What earns trust is the reality check against the live leaderboard. Rather than claiming the course teaches you everything, he shows that the newest top model breaks one of the lessons (drops the VAE), then explains why the lesson still holds — and explicitly refuses to over-generalize from one two-week-old paper. That’s the right epistemic posture, and it’s rare in ML pedagogy.
The weaker stretch is the very end. The “closing thoughts” from the second instructor drift toward the speculative — robotics, medicine, “maybe one day you won’t need to come to lecture.” It’s the obligatory inspirational sign-off, lighter on substance than the rest. The 10-cents-per-megapixel metric is a nice concrete anchor amid the hand-waving.
Score: 8. It’s a recap lecture, so it’s broad rather than deep, and you’d want the earlier seven lectures to truly grasp any one piece. But as a standalone tour of how modern image generation actually works — and where it’s bleeding into video, editing, and text — it’s lucid, honest, and well-paced. Docked from a 9 only because the forward-looking second half thins out.
Further Reading
- Rectified Flow — the straightened-path variant of flow matching the lecture calls the modern default. Worth chasing if you want the one idea that underpins today’s models.

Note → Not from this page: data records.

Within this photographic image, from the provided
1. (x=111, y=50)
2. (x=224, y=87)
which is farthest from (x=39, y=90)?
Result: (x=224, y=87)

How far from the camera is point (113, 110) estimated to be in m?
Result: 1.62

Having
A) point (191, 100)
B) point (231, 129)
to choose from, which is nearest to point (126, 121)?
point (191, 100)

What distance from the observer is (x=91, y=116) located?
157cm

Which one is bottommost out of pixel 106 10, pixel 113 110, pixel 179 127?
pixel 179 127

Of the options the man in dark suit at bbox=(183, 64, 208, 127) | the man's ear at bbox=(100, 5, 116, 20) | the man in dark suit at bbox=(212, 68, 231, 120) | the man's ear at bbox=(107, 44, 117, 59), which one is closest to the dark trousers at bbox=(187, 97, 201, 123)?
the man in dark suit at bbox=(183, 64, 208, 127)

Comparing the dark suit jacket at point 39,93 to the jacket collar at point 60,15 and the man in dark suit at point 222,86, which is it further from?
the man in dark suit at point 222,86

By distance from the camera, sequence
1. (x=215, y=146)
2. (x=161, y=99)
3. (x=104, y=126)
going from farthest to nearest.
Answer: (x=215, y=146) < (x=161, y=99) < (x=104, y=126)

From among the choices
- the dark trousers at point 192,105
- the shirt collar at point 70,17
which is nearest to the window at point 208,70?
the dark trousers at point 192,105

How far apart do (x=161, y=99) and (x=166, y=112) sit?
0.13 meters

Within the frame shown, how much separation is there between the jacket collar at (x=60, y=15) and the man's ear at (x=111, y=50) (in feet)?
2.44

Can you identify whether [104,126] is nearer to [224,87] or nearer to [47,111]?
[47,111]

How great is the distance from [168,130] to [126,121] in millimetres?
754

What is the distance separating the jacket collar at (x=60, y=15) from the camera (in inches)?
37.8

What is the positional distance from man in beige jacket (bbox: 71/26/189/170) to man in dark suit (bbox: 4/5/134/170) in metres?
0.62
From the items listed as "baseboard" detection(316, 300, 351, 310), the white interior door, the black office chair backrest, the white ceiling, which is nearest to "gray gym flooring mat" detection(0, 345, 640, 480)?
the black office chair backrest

- Diffusion Transformers (DiT), Peebles & Xie, 2022 — the architecture that replaced the U-Net and now dominates.
- DreamBooth — the fine-tuning method for binding a model to a specific subject from a handful of photos.
- LoRA (Low-Rank Adaptation) — the technique for tuning only a small slice of a large model’s weights.
- Block Diffusion — the hybrid that blends auto-regressive and diffusion text generation to handle variable output length.
- DeepSeek-OCR (referenced as “deepser”) — treats text as images, a promising angle on token efficiency.
- Stanford CS231N — the recommended companion computer-vision course.